Dorney’s script is generally excellent; he quickly and efficiently establishes the tone and setting of the story with help from Martin Montague’s evocative sound design and Toby Hrycek-Robinson's dramatic score. The story’s numerous characters are also effectively introduced, including the non-nonsense Captain Shira (Caroline Langrishe); hot-tempered Prince Kylo (George Rainsford); elderly Tuvold (Clive Mantle), Aliona’s uncle and the Gadarel ambassador; conflicted Commander Corwyn (Dominic Rowan); the bigoted spaceship pilot Riga (Caroline Keiff); and solid, dependable trooper Tyron (Tim Treloar).
Not every character is written quite as effectively; Princess Aliona (Kirsty Besterman) comes across as somewhat two dimensional, an impression not helped by Besterman’s occasional overacting. Another minor script flaw is the introduction of a somewhat grating catchphrase, "Empire be praised!" uttered by most of the characters at one point or another during proceedings. It sounds extremely forced when first heard, though as events progress, the phrase takes on a more ominous, ironic tone.
Another flaw is the introduction of the adventure’s new monster. In episode one, a saboteur aboard the rescue ship releases a caged Igris, described somewhat floridly by Ambassador Tuvold as "an eight foot tall bipedal killing machine; a sabre-toothed emissary of death". The presence of such a beast aboard the rescue ship strains credibility, and even after an explanation for its presence is offered, it still seems a trifle unlikely.

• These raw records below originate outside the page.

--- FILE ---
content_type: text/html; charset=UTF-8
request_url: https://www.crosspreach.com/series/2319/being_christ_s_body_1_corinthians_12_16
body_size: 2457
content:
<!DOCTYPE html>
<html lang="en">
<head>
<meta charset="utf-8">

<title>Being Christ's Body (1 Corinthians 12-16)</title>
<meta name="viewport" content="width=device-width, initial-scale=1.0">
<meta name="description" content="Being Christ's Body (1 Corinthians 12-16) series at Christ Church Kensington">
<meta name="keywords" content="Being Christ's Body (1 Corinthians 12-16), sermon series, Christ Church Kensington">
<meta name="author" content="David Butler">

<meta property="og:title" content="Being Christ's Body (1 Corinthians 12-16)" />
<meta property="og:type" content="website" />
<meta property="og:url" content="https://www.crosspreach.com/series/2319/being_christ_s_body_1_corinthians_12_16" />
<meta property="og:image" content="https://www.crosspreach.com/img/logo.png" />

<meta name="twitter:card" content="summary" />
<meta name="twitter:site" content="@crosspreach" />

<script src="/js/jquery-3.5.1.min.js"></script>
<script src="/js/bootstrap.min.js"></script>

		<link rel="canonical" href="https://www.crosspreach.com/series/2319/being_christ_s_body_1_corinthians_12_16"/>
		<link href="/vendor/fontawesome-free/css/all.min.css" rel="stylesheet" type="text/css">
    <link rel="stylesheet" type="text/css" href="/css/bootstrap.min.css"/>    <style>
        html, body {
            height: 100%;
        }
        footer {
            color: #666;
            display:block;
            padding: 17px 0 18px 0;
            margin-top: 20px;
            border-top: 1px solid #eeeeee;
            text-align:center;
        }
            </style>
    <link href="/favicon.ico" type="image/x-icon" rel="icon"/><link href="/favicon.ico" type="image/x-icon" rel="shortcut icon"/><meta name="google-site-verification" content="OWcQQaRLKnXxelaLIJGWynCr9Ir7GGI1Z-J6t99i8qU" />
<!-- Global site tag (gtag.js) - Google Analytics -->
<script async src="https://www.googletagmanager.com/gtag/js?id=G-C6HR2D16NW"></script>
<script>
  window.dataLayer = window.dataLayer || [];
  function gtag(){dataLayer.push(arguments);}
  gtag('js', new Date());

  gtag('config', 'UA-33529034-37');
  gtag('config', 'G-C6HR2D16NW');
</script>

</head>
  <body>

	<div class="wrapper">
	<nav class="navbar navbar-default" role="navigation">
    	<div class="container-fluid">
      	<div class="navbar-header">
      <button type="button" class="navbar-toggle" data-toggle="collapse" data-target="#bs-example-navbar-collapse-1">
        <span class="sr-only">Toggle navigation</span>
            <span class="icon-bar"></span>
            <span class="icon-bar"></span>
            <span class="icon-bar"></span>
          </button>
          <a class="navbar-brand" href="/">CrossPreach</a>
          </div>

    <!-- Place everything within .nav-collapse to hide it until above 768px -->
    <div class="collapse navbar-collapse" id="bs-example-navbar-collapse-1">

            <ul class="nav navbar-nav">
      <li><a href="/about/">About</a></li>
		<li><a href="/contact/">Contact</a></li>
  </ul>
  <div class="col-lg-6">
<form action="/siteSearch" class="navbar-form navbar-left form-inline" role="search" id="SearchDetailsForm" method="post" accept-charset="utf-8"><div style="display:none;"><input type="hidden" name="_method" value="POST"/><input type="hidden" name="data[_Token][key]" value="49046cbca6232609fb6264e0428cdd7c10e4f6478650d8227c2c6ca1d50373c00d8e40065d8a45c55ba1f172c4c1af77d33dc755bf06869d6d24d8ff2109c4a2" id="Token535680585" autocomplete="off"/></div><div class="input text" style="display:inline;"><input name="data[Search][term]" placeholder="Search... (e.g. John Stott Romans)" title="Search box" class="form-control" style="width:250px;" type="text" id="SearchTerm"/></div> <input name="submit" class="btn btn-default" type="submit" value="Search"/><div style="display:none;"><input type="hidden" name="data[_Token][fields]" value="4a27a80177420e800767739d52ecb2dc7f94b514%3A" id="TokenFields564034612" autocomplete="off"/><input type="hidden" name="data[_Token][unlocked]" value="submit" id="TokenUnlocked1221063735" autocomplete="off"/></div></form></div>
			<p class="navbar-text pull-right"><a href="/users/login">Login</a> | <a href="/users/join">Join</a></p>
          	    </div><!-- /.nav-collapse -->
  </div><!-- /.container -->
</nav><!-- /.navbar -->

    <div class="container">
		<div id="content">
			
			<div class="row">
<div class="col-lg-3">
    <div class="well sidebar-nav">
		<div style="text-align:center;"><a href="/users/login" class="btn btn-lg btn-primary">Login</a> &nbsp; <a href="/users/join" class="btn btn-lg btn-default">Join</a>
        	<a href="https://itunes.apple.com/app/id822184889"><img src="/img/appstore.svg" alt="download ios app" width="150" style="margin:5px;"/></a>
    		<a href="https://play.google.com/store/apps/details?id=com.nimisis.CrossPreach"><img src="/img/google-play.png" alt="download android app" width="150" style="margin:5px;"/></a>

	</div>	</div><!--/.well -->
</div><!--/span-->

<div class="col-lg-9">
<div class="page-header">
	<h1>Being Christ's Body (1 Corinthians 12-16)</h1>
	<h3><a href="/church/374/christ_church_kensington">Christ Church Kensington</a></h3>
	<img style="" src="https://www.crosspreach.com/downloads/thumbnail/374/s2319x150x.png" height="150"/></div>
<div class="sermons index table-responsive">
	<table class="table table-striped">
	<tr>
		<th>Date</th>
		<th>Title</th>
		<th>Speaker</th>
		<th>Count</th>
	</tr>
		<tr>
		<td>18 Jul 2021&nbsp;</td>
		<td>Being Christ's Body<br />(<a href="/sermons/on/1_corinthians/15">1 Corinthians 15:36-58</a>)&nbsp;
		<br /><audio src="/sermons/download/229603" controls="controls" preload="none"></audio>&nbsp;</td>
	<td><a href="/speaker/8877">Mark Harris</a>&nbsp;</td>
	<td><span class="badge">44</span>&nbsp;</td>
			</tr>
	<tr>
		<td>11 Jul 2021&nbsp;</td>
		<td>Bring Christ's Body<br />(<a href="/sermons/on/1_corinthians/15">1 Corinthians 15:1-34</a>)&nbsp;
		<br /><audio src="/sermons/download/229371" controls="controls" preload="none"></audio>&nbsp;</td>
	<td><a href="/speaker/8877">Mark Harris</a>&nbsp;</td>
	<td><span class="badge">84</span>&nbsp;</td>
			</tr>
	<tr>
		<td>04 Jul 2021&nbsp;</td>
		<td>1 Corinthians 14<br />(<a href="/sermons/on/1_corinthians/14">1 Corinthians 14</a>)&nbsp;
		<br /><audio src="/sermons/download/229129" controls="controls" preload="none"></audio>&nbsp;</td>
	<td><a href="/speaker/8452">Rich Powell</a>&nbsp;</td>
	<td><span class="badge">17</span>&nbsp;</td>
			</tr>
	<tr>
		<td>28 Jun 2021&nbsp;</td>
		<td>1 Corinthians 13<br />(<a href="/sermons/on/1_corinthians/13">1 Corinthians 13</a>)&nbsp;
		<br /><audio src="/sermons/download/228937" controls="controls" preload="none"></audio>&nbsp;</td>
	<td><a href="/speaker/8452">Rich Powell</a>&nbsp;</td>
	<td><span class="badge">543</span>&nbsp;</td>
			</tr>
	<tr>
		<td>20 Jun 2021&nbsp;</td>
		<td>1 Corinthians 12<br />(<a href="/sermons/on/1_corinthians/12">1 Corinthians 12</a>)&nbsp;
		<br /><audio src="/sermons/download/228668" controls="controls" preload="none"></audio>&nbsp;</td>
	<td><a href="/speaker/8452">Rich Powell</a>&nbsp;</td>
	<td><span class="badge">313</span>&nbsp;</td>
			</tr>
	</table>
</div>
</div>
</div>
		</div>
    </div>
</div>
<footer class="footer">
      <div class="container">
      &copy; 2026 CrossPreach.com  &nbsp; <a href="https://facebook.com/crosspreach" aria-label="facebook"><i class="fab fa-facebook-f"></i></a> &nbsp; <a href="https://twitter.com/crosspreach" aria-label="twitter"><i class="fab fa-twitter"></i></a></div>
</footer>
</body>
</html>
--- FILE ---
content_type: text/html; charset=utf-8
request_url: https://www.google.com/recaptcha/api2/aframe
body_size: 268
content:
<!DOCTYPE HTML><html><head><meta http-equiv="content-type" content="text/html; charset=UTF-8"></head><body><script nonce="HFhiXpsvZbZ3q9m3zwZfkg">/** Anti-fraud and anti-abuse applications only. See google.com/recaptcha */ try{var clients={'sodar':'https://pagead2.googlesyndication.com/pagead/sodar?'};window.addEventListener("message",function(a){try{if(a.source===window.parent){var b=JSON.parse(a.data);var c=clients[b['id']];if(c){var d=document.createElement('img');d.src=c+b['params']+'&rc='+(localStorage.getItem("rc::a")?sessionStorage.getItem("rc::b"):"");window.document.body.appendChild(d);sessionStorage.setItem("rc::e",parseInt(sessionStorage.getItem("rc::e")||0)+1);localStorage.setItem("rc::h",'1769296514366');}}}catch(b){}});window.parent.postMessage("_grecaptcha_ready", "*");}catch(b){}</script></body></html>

The narrative itself is fast-paced and engaging; a judicious mix of action-adventure tropes, the occasional in-joke, and more than a hint of the pessimistic tone of such Fifth Doctor adventures as Warriors of the Deep and Resurrection of the Daleks. Director Ken Bentley keeps a tight lid on the story, and maintains the pace nicely. The action never flags across the four episodes; events swiftly propel the Doctor from one drama to another towards a particularly bleak climax.